*Verifica la comprensione*.
a - Trascrivi dal brano sull'UE e il Covid-19 la parte che comincia con "Il Covid-19 ha" e prosegue fino a "sono ora affrontate.".
b - Riprendi il brano sull'UE e il Covid-19 dal punto in cui termina e portalo avanti.
━━━━━ Brano fornito ━━━━━
Il Covid-19 ha rappresentato uno shock esterno che ha messo in luce i difetti del quadro istituzionale dell’UE, ma la sua natura ha reso nulle le argomentazioni sul rischio morale. Il lato positivo dell’Europa in questa tragica crisi può essere che queste carenze sono ora affrontate.

La proposta più significativa finora è rappresentata dal Recovery Fund da 750 miliardi di euro. La caratteristica fondamentale è che gran parte del denaro viene fornito sotto forma di fondi erogati dal bilancio dell’UE – si tratta di un trasferimento fiscale e viene fornito con poche condizioni (anche la parte di prestito è a condizioni molto vantaggiose). Avere un’unione monetaria e politica senza un’unione fiscale è stato un difetto fondamentale nella composizione dell’Eurozona, e questo nuovo precedente è molto importante per affrontare questa carenza, mentre il fondo di recupero sarà finanziato dalle obbligazioni dell’UE, creando un più ampio pool di beni sicuri denominati in euro. C’è stata una forte opposizione da parte dei paesi più frugali (Paesi Bassi, Austria, Danimarca e Svezia), e la cancelliera Merkel e il presidente Macron potrebbero aver concesso più di quanto avrebbero voluto per raggiungere l’accordo – ma le concessioni giustificano l’obiettivo di un’emissione congiunta di grandi dimensioni e di un quadro UE più forte.

Un altro segnale incoraggiante è che la Banca Centrale Europea (BCE) rimane impegnata nel garantire che la sua politica sia trasmessa a tutti gli Stati membri. Il suo obiettivo è quello di ripristinare i rendimenti reali aggregati dell’area dell’euro se non agli stessi livelli, almeno a livelli simili al pre-crisi. Nuovi acquisti di debito sono in corso attraverso il Programma di acquisto di emergenza pandemica, che consente alla BCE una maggiore flessibilità per rispondere alle variazioni delle condizioni finanziarie nei diversi Stati membri. Sicuramente non vi è ancora alcuna pressione inflazionistica sulla BCE, quindi non ci aspettiamo che ritiri presto la liquidità.
━━━━━ Estratti dei record ━━━━━
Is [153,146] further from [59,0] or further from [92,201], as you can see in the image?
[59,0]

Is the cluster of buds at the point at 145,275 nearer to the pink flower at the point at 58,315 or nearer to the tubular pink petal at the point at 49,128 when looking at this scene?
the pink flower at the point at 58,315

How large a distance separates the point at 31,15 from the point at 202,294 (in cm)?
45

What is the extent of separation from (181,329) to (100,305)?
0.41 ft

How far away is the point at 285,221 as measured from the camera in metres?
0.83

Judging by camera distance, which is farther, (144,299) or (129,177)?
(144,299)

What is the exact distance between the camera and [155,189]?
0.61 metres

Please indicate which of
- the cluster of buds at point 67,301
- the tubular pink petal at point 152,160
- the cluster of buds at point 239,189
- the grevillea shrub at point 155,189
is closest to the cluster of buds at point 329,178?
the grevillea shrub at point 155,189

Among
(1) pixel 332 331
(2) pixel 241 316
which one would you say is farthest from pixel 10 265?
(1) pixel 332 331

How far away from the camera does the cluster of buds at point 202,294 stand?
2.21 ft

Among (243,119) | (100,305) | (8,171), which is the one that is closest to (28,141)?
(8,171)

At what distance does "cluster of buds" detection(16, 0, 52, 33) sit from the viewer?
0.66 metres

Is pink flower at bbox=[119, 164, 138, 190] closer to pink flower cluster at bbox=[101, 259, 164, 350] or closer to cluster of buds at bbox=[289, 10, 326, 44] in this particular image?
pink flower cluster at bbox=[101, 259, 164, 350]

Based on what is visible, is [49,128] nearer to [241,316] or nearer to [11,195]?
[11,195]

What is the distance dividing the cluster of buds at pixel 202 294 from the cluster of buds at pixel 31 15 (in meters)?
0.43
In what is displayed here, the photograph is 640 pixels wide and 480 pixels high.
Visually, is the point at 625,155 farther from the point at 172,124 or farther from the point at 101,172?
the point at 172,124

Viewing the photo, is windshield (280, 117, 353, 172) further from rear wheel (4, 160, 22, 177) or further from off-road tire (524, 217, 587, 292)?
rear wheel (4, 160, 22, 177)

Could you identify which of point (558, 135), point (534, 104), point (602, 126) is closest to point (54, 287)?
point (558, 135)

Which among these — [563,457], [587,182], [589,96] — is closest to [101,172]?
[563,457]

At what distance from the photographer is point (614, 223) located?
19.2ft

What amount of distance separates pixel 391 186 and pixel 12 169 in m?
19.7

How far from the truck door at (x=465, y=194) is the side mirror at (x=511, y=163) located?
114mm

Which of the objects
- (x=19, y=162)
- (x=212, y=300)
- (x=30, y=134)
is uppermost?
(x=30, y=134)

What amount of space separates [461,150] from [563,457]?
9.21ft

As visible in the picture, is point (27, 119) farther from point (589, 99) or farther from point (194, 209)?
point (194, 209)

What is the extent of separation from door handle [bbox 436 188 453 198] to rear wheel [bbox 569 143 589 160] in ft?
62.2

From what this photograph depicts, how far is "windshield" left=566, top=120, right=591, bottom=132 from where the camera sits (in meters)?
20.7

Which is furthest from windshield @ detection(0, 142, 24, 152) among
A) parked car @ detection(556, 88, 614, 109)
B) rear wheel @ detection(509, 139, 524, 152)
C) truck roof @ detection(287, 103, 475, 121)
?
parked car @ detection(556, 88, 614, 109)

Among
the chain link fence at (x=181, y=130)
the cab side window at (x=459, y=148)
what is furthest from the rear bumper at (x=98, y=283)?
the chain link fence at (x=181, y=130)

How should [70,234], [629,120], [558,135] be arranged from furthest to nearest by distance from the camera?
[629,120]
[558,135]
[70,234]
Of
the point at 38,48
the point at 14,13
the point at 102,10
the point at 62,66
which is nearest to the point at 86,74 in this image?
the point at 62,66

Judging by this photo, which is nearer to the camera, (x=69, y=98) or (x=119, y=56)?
━━━━━
━━━━━ Estratti dei record ━━━━━
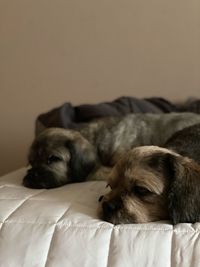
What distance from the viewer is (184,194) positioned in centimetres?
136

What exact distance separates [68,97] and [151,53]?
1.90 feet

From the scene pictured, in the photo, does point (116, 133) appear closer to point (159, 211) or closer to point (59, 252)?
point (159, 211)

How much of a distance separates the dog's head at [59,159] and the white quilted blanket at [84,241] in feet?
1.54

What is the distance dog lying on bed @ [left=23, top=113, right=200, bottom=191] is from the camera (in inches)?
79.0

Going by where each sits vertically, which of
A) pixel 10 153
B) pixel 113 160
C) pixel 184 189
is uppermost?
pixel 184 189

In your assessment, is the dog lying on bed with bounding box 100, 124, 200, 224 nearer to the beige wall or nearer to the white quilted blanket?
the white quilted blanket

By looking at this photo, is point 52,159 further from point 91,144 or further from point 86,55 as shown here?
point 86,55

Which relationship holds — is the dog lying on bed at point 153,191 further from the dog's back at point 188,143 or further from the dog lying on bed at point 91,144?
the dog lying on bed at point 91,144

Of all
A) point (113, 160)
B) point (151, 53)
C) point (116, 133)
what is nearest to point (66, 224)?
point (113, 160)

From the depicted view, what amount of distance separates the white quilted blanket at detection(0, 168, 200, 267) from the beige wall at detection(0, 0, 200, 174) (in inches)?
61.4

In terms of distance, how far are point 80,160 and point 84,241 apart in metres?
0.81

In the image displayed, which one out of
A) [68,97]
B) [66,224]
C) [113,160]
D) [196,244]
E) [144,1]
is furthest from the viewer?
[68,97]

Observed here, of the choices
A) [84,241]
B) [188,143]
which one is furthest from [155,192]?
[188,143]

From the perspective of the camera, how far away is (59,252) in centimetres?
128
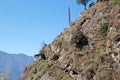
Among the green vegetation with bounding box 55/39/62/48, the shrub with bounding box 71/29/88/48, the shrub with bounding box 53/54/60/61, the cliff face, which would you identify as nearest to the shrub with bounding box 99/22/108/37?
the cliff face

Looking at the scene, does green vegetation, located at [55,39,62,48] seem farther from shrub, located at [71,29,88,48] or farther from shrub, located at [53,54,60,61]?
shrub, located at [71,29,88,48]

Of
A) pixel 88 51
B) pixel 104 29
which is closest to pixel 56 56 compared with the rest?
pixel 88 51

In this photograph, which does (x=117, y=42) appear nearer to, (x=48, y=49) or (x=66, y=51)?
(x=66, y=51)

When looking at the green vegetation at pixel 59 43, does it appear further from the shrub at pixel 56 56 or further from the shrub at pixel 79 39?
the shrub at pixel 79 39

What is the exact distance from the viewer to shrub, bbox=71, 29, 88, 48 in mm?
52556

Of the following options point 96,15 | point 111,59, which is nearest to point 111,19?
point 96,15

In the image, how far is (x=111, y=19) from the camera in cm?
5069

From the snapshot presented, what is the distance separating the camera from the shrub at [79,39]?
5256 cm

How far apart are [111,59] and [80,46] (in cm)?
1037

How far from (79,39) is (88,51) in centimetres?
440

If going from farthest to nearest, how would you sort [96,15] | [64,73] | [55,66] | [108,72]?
━━━━━
*Le tue risposte*.
a -
Il Covid-19 ha rappresentato uno shock esterno che ha messo in luce i difetti del quadro istituzionale dell’UE, ma la sua natura ha reso nulle le argomentazioni sul rischio morale. Il lato positivo dell’Europa in questa tragica crisi può essere che queste carenze sono ora affrontate.

b -
Abbiamo assistito anche a un forte aumento delle operazioni di rifinanziamento a più lungo termine il mese scorso, con cui le banche saranno effettivamente pagate per contrarre prestiti. La maggior parte di questi prestiti dovrebbe alimentare l’economia reale, sostenendo i programmi di garanzia governativi, ma una percentuale discreta dovrebbe anche trovare la sua strada nelle operazioni di carry trade. La regolamentazione bancaria sta temporaneamente cambiando per ridurre l’ammontare di capitale che le banche devono detenere a fronte dei loro titoli di Stato disponibili per la vendita, il che incoraggerà ulteriormente questo carry trade. Nell’era post coronavirus, non vi è posto per il dibattito sul legame tra banche e titoli sovrani.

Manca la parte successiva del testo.